El diputado nacionalista expresó en su cuenta de twitter (@PedroQuevedoIt) el nivel de conservadurismo de las medidas. En relación a la propuesta que hace para la elección de los miembros del Consejo General del Poder Judicial (CGPJ) para que sean elegidos exclusivamente por los jueces, Quevedo no entiende que Gallardón hable de neutralidad de los magistrados “cuando todo el mundo sabe que hay jueces de derechas y de izquierdas” y que priman más los primeros que los segundos, por lo que esta medida supondría garantizar el control de los conservadores sobre este órgano.

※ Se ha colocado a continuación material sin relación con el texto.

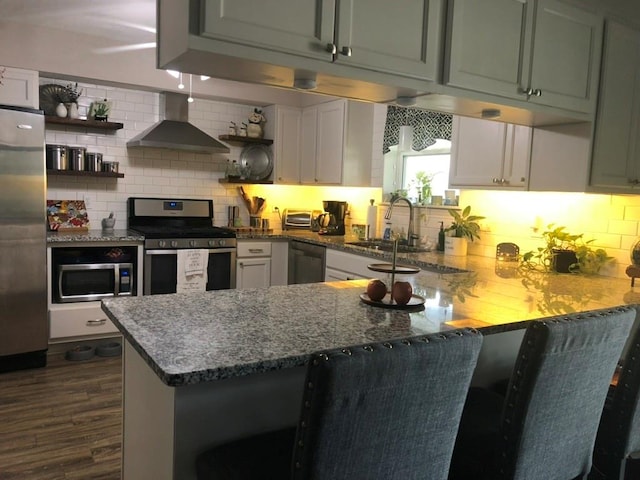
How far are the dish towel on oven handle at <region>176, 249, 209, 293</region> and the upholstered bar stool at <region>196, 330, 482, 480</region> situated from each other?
3.43 meters

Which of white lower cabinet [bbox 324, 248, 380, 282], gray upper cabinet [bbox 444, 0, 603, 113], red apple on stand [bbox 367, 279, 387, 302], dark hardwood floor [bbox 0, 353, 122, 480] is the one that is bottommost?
dark hardwood floor [bbox 0, 353, 122, 480]

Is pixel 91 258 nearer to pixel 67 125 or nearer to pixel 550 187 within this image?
pixel 67 125

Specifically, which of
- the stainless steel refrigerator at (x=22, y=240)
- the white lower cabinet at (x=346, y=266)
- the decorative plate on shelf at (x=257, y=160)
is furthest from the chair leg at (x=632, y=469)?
the decorative plate on shelf at (x=257, y=160)

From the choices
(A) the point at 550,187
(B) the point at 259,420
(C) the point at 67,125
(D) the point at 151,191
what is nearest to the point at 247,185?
(D) the point at 151,191

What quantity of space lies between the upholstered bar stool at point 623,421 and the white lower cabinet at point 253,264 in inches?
141

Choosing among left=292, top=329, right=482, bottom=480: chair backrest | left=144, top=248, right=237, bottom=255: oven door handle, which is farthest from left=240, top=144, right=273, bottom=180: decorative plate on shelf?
left=292, top=329, right=482, bottom=480: chair backrest

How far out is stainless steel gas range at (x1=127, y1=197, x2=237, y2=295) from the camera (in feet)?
14.7

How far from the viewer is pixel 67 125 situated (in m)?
4.60

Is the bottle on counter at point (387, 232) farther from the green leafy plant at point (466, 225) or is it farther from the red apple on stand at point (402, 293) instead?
the red apple on stand at point (402, 293)

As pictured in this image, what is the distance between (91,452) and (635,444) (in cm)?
250

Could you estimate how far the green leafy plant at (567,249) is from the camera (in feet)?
10.6

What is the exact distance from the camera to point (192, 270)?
15.2 ft

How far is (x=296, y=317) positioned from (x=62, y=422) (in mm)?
2097

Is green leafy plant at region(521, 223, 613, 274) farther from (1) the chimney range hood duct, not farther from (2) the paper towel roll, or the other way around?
(1) the chimney range hood duct
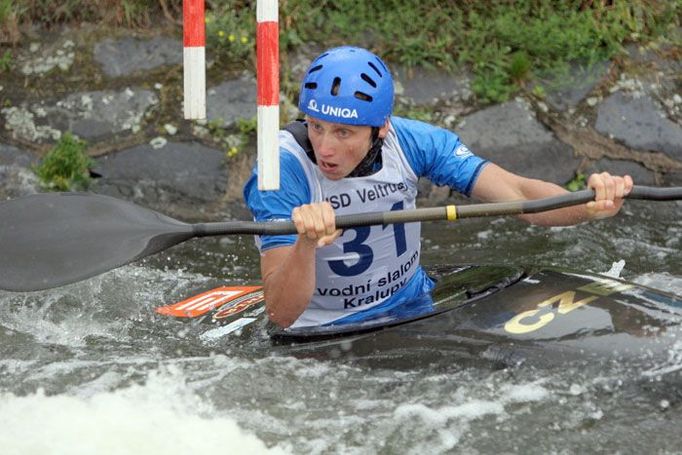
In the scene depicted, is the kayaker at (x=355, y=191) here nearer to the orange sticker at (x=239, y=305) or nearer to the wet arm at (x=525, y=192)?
the wet arm at (x=525, y=192)

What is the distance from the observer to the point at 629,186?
436cm

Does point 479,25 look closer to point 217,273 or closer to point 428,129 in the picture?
point 217,273

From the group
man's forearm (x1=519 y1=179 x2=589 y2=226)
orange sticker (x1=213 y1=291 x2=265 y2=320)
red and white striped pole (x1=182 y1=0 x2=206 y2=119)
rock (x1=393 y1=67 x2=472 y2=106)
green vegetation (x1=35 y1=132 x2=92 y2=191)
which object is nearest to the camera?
red and white striped pole (x1=182 y1=0 x2=206 y2=119)

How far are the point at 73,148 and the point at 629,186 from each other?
407 centimetres

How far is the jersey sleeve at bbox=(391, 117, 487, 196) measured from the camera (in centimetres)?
483

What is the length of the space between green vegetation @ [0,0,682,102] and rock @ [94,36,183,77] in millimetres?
152

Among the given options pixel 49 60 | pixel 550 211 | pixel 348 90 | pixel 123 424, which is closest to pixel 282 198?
pixel 348 90

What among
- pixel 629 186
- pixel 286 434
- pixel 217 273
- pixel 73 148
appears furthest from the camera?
pixel 73 148

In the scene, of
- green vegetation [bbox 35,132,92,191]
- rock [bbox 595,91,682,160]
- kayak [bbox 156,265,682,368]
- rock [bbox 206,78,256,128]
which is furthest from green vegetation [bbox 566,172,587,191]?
green vegetation [bbox 35,132,92,191]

En opinión de Quevedo el ministro debe consensuar las reformas en la administración de Jusiticia en vez de “aprovecharse de la mayoría absoluta” del PP y aplicarlas de forma unilateral. Está de acuerdo con que “hay que revisarlo y mejorarlo”, pero entiende que lo que ha propuesto Gallardón es un retroceso respecto a lo que existe y pone como ejemplo la obligación de que las menores que quieran abortar tengan que tener el permiso de sus padres, una medida que además genera un conflicto con el hecho de que se reduzca la edad penal de los menores.
Inadmisible
El incremento de las tasas judiciales a partir de la segunda instancia “es una medida excluyente y discriminatoria” para las personas con menos recursos, asegura el diputado de CC-NC, que añade que “es inadmisible” que un servicio tan elemental como la Justicia dé la espalda a los más vulnerables, y menos en el contexto económico actual.
Quevedo también considera inaceptable la propuesta de que se reinstaure la cadena perpetua. “Supondría un retroceso en el tiempo, una involución respecto a los países del entorno y a la propia historia de España”. En su opinión esta decisión, así como la de rebajar la edad penal del menor, está motivada por la presión de un sector de la opinión pública respecto a los casos de Marta del Castillo y de la niña Mari Luz (Cortés). Sin embargo, Quevedo entiende que no se puede legislar en base a la excepcionalidad sino a la generalidad.